The first ten minutes of the film describe Tim’s life with his parents and how he enjoys being the only child and receiving his parents’ attention. The screenplay, however, isn’t as simple. It involves a lot of Tim’s hyperactive imagination, from fighting off apes and being in a sea beast’s stomach to saving the day.
He loves his parents as much as he hates the new addition to the Templeton family. His idea of a perfect family consists of just him and his parents. However, his parents have something in store for him – a new baby brother. Tim’s life is quickly turned upside down with the arrival of his baby brother, and he begins to think that his parents don’t love him anymore, a feeling that isn’t uncommon among older sibling. Tim discovers that his baby brother is a hard-working, business-minded employee sent down to Earth to save the world from Puppy Corp CEO’s (Steve Buscemi) plan that will make babies redundant. The story revolves around how Tim and the Boss Baby team up to save the day.
The Boss Baby’s screenplay (by Michael McCullers) is filled with tiny stories that are well connected, ensuring that the story doesn’t veer off-track and that it instead captures the audience’s attention. This makes the various pauses in the screenplay worth it. While the many subplots and twists may not contribute to the plot of the film, they sure seem to keep the audience in hysterics.
The film isn’t very emotional; its average storyline combined with the complex portrayal of various situations makes you wonder whether they actually happened or if it’s all a product of Tim’s imagination.
The 3D visuals are breath-taking, and one of DreamWorks Animation’s best works after the Madagascar series.

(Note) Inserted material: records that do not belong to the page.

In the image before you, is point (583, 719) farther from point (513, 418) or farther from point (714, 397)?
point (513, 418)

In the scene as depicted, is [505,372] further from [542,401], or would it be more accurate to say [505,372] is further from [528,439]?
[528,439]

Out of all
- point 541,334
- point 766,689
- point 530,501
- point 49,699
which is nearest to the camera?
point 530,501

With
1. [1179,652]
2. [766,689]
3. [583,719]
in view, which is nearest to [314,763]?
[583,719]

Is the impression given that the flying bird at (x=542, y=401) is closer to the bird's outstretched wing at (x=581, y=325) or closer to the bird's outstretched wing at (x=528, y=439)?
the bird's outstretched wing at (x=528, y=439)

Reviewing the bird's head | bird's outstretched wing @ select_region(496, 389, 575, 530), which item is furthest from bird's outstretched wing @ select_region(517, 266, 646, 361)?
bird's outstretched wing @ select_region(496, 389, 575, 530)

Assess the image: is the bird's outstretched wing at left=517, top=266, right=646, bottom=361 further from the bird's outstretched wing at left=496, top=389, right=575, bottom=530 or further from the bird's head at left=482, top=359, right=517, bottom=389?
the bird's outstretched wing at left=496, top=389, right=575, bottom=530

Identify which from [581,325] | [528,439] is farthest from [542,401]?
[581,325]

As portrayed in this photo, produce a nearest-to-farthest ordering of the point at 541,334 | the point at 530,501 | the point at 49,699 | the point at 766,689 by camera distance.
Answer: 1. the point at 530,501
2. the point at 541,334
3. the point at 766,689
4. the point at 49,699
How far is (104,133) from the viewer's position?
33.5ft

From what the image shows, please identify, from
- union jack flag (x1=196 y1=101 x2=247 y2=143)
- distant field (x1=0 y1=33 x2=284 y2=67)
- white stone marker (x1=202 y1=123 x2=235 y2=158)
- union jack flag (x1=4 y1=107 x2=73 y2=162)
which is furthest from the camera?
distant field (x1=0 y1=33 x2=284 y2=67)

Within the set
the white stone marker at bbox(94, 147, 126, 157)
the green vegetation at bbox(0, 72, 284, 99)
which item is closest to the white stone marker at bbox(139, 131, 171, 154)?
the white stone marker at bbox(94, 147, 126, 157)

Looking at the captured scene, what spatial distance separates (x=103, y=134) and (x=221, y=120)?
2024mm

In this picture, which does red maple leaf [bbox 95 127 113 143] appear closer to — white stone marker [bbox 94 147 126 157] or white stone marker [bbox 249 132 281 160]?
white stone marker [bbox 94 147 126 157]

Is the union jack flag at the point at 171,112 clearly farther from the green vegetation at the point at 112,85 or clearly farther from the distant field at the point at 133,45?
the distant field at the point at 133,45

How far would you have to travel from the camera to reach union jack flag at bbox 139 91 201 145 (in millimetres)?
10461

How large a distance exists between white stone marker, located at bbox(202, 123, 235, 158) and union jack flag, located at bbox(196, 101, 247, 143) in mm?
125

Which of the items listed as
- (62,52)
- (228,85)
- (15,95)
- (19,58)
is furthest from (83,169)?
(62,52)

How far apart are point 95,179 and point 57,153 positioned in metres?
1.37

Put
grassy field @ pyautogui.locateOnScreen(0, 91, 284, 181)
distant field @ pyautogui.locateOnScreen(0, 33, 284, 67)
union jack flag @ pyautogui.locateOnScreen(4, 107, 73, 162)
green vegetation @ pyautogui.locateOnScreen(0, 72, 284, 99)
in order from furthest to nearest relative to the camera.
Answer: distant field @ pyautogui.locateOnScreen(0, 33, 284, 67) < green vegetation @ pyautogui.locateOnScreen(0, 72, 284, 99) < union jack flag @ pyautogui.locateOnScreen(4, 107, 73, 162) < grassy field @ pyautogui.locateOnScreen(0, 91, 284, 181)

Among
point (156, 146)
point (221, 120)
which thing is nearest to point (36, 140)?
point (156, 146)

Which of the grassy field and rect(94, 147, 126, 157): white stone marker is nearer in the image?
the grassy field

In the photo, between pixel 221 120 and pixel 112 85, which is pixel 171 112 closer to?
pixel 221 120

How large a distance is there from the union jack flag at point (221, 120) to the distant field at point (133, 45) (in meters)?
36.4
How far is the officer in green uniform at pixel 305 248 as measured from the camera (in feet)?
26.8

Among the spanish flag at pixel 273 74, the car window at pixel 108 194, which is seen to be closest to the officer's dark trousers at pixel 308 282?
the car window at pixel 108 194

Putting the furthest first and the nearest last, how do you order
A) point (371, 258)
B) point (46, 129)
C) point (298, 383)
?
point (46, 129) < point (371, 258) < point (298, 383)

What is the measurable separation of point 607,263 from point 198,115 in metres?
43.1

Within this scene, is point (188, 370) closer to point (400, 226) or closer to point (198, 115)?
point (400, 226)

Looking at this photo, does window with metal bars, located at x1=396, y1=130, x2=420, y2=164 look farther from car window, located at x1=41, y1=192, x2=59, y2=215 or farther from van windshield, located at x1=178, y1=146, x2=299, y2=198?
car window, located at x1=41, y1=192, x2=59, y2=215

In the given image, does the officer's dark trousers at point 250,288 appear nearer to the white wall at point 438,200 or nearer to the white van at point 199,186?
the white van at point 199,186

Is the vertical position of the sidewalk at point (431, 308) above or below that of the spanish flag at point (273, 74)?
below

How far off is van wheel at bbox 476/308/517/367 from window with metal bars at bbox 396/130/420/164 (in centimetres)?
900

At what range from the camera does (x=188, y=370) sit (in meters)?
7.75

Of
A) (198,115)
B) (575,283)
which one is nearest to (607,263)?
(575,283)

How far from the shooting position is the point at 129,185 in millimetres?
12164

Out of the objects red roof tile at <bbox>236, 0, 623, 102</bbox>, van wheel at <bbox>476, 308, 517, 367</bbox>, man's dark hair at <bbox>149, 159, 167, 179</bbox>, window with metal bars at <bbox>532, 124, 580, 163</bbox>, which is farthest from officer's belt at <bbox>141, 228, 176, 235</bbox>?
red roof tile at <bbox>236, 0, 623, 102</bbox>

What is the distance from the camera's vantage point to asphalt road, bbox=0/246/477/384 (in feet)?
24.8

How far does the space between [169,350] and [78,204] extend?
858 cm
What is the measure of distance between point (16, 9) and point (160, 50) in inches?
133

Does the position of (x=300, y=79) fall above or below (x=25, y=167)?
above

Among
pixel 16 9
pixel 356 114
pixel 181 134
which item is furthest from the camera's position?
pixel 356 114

Tom McGrath makes sure that all the visuals come together to tell a story, including swift movement in the imaginary situations in Tim’s head and the family’s adventures and misadventures.
One of the more fast-paced films of 2017, The Boss Baby is a lovable and funny movie. The storyline would have been a great short film as well if not for the complicated portrayals that nonetheless make you giggle like a baby.